Hello team:
I use telegraf to poll 150 network devices once each 300 seconds and push the collected information to influxDB. One configuration file per device with SNMP (CPU, RAM, uptime, interfaces) and PING plugins .
I was asked if I can extend the same polling to 800 more devices.
I do not feel confident. ¿ Will a single telegraf docker be able to sustain almost 1,000 devices once each 5 minutes? If in average telegraf takes 1 second per device to process the entire cycle of collection and storage in influx, then this request would not be possible to fulfill.
¿ Would you please kindly point me -if available- to documentation that discusses the scalability of telegraf?
Any hints will be greatly appreciated.
Best regards
The scalability and performance is dependent on many things.
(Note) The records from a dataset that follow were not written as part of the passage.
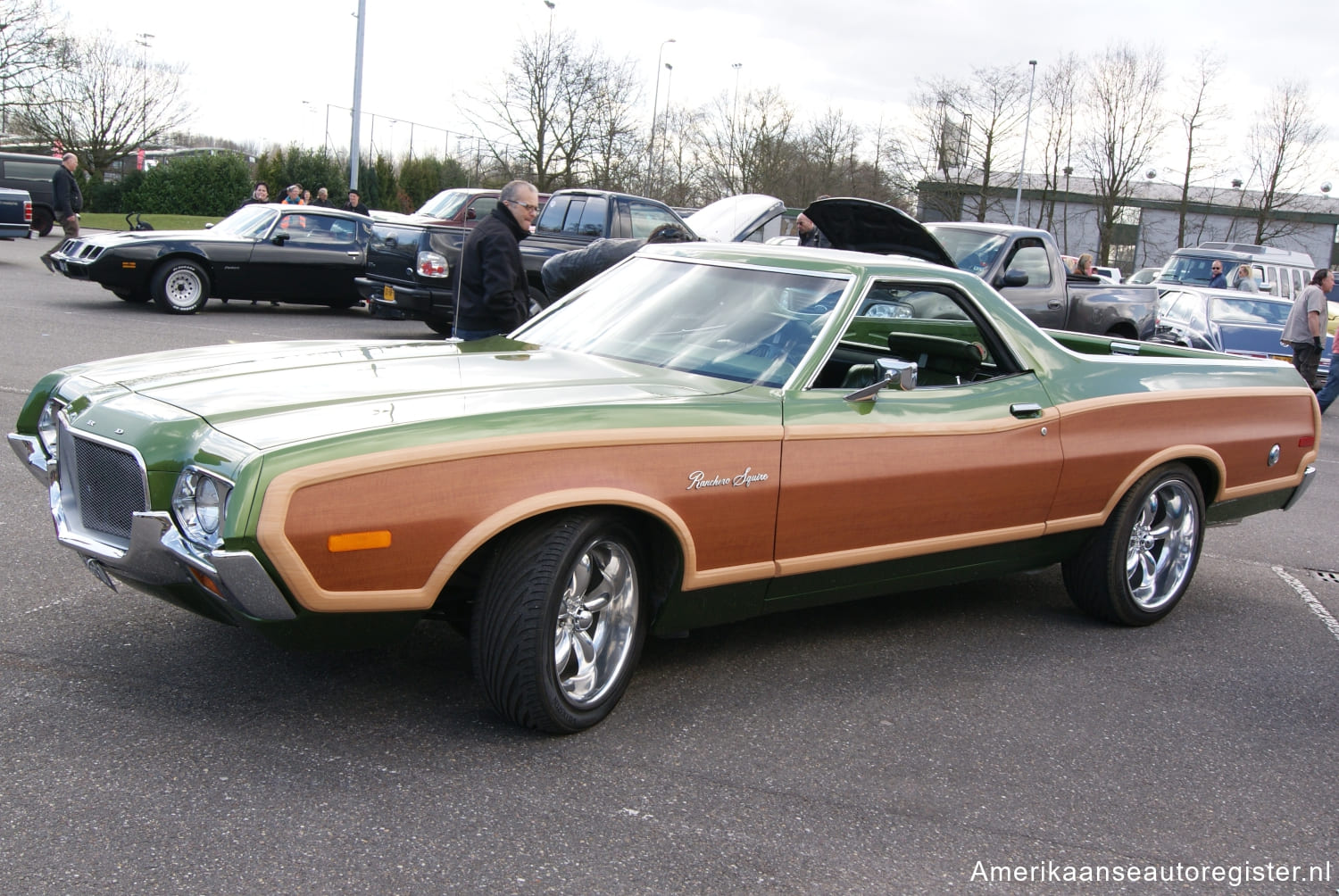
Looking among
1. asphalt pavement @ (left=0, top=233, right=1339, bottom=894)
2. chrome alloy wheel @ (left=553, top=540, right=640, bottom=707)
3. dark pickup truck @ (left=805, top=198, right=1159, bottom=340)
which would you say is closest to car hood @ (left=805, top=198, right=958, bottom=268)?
asphalt pavement @ (left=0, top=233, right=1339, bottom=894)

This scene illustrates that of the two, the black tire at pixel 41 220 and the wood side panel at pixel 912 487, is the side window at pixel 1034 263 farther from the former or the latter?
the black tire at pixel 41 220

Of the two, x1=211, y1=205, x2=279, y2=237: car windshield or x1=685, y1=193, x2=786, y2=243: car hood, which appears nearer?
x1=685, y1=193, x2=786, y2=243: car hood

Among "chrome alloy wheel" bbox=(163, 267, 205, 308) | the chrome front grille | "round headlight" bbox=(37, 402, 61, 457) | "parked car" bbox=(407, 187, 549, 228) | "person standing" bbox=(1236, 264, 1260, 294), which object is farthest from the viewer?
"person standing" bbox=(1236, 264, 1260, 294)

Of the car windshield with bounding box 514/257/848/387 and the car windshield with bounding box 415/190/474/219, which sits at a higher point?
the car windshield with bounding box 415/190/474/219

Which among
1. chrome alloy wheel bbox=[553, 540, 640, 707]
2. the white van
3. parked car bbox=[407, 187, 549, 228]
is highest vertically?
the white van

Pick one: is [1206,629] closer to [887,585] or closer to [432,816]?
[887,585]

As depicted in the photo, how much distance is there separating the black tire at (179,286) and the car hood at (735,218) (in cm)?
600

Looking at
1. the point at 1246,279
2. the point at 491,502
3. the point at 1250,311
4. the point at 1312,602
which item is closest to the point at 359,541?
the point at 491,502

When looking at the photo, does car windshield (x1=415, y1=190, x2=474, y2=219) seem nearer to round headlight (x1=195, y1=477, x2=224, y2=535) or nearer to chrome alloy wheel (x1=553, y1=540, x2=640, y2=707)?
chrome alloy wheel (x1=553, y1=540, x2=640, y2=707)

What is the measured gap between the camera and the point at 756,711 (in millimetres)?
3984

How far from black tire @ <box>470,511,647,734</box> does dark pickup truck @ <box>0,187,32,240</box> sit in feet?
67.3

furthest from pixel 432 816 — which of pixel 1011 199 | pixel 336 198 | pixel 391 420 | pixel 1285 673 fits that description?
pixel 1011 199

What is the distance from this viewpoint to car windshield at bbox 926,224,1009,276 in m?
11.4

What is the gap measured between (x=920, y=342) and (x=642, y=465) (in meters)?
1.70
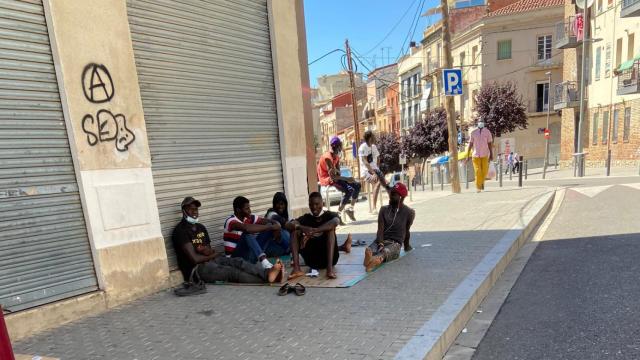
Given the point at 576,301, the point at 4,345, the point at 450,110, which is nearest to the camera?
the point at 4,345

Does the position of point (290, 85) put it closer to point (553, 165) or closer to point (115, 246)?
point (115, 246)

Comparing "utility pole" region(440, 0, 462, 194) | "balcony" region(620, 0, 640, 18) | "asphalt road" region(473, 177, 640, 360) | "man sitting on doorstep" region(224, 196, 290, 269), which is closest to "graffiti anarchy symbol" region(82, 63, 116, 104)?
"man sitting on doorstep" region(224, 196, 290, 269)

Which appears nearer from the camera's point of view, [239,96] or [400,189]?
[400,189]

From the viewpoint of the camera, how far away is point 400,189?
214 inches

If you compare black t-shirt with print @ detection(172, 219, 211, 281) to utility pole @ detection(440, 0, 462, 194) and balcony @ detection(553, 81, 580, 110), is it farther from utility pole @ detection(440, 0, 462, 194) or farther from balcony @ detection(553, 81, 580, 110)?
balcony @ detection(553, 81, 580, 110)

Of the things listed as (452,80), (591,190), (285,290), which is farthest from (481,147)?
(285,290)

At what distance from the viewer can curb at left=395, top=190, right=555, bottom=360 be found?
2914 mm

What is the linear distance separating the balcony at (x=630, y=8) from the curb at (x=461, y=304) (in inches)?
771

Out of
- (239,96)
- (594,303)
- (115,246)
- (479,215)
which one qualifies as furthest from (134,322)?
(479,215)

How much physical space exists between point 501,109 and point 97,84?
1269 inches

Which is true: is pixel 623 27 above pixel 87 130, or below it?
above

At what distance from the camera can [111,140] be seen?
172 inches

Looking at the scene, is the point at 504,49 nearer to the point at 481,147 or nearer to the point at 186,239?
the point at 481,147

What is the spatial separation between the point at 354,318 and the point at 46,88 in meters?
3.71
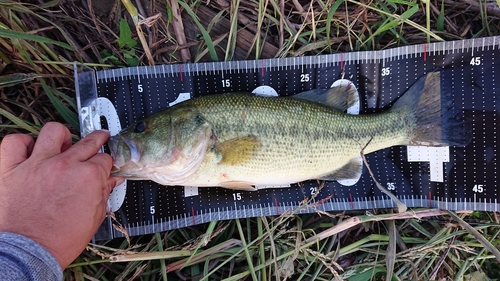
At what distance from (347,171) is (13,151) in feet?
7.92

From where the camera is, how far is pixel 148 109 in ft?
9.84

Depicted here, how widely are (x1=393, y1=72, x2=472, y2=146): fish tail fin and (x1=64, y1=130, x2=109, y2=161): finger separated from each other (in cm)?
227

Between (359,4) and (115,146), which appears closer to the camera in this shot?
(115,146)

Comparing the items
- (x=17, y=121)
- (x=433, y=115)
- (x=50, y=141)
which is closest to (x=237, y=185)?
(x=50, y=141)

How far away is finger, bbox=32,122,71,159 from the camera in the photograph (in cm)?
236

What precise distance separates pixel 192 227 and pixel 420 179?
196 centimetres

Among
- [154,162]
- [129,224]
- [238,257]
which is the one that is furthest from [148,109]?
[238,257]

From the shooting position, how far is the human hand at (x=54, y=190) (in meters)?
2.13

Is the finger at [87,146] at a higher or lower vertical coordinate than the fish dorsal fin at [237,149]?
higher

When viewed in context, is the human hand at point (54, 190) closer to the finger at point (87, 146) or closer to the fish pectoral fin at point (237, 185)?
the finger at point (87, 146)

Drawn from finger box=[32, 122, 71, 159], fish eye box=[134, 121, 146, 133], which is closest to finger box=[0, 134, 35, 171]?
finger box=[32, 122, 71, 159]

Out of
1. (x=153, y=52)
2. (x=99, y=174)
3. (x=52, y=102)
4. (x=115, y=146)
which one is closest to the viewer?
(x=99, y=174)

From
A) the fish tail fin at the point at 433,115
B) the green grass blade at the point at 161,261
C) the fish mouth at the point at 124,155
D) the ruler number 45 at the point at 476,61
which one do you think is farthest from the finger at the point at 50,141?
the ruler number 45 at the point at 476,61

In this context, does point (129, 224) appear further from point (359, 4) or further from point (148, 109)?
point (359, 4)
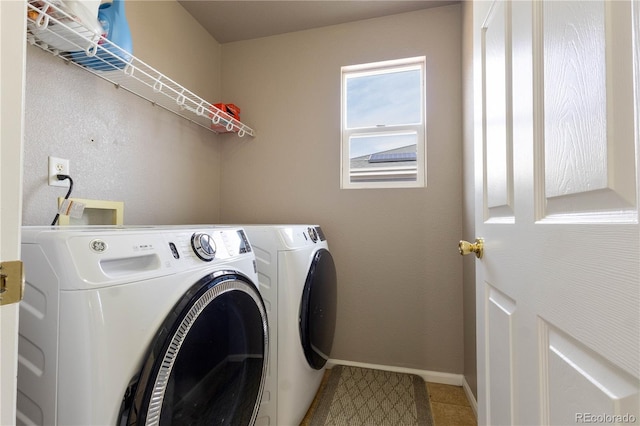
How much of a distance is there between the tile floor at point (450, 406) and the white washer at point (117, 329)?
1266 millimetres

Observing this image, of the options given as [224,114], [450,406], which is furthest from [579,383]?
[224,114]

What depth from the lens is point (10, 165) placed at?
417 millimetres

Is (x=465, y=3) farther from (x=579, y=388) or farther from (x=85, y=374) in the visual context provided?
(x=85, y=374)

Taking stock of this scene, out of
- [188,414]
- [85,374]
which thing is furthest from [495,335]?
[85,374]

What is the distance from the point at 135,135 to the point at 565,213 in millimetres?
1797

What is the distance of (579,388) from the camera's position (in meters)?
0.45

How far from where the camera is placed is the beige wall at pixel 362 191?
182cm

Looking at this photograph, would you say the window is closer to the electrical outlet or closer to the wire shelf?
the wire shelf

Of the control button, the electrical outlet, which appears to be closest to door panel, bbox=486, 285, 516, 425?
the control button

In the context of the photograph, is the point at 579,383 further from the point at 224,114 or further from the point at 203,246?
the point at 224,114

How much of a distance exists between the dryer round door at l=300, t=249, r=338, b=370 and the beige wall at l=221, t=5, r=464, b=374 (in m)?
0.35

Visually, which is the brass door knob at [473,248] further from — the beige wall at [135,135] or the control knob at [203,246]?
the beige wall at [135,135]

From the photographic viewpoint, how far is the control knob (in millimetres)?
813

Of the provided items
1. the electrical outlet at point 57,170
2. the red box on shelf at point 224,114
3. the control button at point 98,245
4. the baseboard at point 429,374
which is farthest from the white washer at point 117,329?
the baseboard at point 429,374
From the host running telegraf, including the cpu, memory, and storage amounts and speed, to how busy the network you are running on, the devices you are querying, and even the settings in telegraf, like the interval setings. Because of all these variables there are no hard recommendations.
That said if you haven’t seen the SNMP best practices blog post, please give it a read. The author uses thousands of SNMP devices successfully.
I was asked if I can extend the same polling to 800 more devices.
My suggestion would be to read the above blog post, and start increasing the number of devices. Ramp up to your 1000. At worst you might run into an issue that might require you to split your config between two telegraf, or two hosts.